Saved data entries:
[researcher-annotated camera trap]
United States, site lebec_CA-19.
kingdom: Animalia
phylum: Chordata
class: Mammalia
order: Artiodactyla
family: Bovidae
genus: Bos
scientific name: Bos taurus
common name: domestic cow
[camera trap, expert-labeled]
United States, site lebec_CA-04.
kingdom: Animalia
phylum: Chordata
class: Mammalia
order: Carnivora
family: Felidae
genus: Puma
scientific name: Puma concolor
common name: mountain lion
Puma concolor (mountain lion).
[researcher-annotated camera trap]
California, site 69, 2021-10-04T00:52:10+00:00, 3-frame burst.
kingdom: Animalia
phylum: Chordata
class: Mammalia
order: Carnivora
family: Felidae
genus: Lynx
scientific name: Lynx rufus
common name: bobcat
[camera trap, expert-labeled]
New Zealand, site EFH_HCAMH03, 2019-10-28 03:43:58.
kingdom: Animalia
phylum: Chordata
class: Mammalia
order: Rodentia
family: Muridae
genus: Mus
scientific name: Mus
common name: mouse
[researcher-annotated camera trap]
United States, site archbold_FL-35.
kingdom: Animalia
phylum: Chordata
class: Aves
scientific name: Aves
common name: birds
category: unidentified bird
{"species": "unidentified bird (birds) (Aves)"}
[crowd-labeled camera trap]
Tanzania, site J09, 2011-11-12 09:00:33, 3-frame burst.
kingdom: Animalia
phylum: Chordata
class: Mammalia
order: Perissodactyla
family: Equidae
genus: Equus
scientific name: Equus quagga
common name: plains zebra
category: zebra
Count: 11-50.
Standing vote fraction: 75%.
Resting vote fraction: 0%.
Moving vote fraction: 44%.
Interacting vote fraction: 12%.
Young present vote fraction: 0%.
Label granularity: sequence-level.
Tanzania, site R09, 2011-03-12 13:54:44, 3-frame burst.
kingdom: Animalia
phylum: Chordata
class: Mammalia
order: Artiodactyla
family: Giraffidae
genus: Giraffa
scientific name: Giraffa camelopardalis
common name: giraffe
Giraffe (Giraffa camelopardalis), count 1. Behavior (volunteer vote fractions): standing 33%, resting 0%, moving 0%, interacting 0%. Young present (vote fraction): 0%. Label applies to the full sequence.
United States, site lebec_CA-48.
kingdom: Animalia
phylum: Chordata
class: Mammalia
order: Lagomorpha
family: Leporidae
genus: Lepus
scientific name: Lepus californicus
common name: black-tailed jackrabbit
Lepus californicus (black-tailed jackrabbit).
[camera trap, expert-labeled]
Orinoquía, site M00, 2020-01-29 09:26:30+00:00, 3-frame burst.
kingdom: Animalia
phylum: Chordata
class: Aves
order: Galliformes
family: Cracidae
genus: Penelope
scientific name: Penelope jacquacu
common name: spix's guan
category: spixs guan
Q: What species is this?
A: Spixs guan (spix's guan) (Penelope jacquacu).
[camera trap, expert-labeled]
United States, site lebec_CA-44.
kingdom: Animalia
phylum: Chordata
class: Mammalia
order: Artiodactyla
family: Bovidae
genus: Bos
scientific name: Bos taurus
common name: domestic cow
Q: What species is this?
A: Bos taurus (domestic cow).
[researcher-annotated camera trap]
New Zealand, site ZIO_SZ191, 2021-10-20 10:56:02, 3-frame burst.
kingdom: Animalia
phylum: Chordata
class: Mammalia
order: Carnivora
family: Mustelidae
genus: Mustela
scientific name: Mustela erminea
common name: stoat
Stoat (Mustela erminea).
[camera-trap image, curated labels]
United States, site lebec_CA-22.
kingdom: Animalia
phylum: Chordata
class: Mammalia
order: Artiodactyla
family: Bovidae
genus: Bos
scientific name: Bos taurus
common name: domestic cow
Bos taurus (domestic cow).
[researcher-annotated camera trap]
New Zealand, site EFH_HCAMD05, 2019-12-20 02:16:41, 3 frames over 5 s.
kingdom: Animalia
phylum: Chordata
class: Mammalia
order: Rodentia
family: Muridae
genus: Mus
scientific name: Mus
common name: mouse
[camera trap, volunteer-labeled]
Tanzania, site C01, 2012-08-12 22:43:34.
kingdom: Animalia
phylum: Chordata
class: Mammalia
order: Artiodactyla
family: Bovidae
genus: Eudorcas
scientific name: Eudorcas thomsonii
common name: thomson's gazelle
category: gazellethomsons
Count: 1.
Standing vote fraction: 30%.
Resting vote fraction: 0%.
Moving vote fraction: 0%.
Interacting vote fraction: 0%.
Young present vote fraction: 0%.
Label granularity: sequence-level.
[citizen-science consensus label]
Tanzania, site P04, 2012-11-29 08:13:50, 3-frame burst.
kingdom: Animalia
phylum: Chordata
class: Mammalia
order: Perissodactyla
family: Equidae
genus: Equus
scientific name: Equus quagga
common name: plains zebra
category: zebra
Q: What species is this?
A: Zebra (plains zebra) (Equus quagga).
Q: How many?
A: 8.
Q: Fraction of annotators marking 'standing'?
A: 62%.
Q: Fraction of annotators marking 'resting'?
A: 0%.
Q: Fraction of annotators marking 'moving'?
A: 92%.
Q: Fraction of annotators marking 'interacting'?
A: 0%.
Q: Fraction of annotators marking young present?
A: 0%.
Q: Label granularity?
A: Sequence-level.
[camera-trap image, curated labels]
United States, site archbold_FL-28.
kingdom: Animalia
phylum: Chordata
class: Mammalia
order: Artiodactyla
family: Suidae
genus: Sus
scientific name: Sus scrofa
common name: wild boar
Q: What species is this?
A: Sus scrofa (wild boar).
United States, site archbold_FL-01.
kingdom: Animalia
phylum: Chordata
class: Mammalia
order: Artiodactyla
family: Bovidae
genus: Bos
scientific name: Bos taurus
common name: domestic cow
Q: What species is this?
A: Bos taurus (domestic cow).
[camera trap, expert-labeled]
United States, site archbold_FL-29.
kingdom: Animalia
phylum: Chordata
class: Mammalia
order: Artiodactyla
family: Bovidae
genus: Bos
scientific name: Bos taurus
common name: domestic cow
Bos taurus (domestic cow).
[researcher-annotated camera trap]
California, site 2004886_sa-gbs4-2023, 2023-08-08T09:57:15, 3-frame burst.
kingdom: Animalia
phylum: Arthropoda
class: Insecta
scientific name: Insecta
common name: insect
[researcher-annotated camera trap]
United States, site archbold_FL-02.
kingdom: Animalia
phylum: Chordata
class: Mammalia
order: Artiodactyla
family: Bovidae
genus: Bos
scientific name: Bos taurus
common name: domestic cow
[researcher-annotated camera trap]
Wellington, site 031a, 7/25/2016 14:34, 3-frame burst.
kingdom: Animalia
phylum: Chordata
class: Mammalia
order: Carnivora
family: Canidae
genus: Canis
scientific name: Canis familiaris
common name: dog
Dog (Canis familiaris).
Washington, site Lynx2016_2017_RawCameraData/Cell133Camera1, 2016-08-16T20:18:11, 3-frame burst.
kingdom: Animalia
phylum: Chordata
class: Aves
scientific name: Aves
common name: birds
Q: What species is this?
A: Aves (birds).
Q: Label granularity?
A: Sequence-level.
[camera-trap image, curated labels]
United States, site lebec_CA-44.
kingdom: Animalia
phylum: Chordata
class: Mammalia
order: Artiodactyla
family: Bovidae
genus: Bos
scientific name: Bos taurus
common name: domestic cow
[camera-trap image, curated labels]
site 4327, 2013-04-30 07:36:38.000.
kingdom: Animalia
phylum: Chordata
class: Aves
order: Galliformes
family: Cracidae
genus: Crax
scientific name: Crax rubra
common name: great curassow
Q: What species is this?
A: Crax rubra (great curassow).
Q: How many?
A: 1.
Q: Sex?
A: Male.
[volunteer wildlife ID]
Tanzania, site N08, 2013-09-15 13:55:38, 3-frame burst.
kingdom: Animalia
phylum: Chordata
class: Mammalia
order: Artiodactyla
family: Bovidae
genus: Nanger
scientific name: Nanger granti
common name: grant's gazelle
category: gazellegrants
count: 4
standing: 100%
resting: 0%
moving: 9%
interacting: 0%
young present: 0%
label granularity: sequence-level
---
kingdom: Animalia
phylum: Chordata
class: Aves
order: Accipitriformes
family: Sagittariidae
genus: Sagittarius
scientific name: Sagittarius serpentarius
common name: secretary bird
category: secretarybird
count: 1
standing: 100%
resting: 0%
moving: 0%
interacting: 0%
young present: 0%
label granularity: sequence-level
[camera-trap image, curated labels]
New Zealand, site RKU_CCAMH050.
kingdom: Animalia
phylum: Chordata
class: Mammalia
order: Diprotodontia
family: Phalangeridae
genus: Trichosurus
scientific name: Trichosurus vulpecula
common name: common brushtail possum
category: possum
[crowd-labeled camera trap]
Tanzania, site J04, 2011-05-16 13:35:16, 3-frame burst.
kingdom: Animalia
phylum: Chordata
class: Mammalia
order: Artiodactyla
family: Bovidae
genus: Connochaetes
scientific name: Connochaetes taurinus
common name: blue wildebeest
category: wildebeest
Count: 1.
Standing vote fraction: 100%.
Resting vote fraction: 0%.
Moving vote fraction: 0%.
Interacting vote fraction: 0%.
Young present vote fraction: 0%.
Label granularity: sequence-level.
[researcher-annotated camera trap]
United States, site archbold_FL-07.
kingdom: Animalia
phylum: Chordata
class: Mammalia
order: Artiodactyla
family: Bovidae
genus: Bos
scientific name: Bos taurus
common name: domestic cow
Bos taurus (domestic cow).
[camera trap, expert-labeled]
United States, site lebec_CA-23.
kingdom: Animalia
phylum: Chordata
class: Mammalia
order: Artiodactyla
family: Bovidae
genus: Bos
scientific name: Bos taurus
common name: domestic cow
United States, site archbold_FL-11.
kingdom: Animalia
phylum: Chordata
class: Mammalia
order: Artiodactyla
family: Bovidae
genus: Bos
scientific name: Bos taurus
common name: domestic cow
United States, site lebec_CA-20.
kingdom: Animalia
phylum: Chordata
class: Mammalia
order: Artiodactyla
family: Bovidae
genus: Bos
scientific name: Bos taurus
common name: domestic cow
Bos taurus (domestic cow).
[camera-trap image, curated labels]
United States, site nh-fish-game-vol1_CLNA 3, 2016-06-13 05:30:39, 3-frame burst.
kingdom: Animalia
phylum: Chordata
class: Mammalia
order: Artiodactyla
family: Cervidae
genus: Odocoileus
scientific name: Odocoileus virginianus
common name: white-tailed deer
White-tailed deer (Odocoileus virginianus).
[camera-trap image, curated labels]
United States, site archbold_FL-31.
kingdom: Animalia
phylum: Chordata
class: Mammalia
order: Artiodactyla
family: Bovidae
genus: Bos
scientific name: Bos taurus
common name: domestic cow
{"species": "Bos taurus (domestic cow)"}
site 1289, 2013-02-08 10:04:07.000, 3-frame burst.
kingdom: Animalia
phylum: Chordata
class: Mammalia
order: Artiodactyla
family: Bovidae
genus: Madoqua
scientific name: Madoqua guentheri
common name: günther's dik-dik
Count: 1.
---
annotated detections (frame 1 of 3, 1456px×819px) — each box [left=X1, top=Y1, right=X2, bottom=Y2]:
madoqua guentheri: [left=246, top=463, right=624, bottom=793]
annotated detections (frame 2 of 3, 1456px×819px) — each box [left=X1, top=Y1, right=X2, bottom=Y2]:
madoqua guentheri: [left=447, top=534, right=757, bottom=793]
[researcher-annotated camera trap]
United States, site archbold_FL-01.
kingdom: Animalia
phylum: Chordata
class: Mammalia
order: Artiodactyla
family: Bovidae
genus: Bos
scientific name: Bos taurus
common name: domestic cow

→ **PROBLEM TO WORK ON**
All lines above in which the word "annotators" occurs should be identified and copied.

→ **WRITTEN REPLY**
Q: Fraction of annotators marking 'standing'?
Q: Fraction of annotators marking 'resting'?
Q: Fraction of annotators marking 'moving'?
Q: Fraction of annotators marking 'interacting'?
Q: Fraction of annotators marking young present?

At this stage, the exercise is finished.